Power surges around her hands as she slams them against the crystalline surface. A lattice of radiant energy winds itself around Savathûn's prison, and Mara hopes that the furious drumming of her heart and intermittent flare of her nostrils will be mistaken for exertion—not a different kind of weakness.

When the spell is complete, Mara steps back. Her glowing eyes dim. She wavers with fatigue, listening for the psychic echo of Savathûn's voice inside her skull.

There is only silence.

"Shut up," Mara breathes—a strange marriage of relief and loathing.

"Shut up."

VIII - Correspondence

Brother—

The Witch Queen has been banished from the Dreaming City. We are no longer bound by her secrets. You are no longer bound by your own.

I have been told my trajectory leads to solitude. In truth, I believed myself arrived for some time. I would change course if given the opportunity.
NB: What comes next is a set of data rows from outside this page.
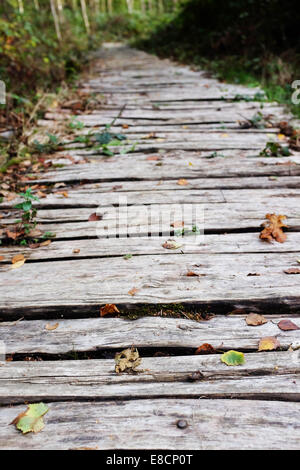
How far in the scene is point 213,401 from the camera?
3.90 feet

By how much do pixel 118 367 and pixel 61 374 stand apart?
8.8 inches

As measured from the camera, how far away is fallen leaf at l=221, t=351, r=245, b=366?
1.31 m

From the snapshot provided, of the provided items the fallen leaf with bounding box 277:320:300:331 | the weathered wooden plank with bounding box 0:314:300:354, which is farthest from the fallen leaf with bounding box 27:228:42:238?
the fallen leaf with bounding box 277:320:300:331

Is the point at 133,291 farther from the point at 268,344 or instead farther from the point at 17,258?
the point at 17,258

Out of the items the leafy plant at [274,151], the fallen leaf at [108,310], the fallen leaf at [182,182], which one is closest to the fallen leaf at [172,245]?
the fallen leaf at [108,310]

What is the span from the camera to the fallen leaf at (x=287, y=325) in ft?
4.75

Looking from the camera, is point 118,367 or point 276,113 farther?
point 276,113

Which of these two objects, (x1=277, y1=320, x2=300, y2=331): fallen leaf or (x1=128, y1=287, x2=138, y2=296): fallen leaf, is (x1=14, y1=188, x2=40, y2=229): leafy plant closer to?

There was a time I feared you would lose yourself trying to follow me. That time has passed. No matter the name you take, you are unrepentantly yourself—which is to say reluctant and stubborn in ways I find enraging. And I love you for it.

I ask neither forgiveness nor understanding. I offer only sanctuary—and tea, if you would be amenable.

I am here if you decide to come home.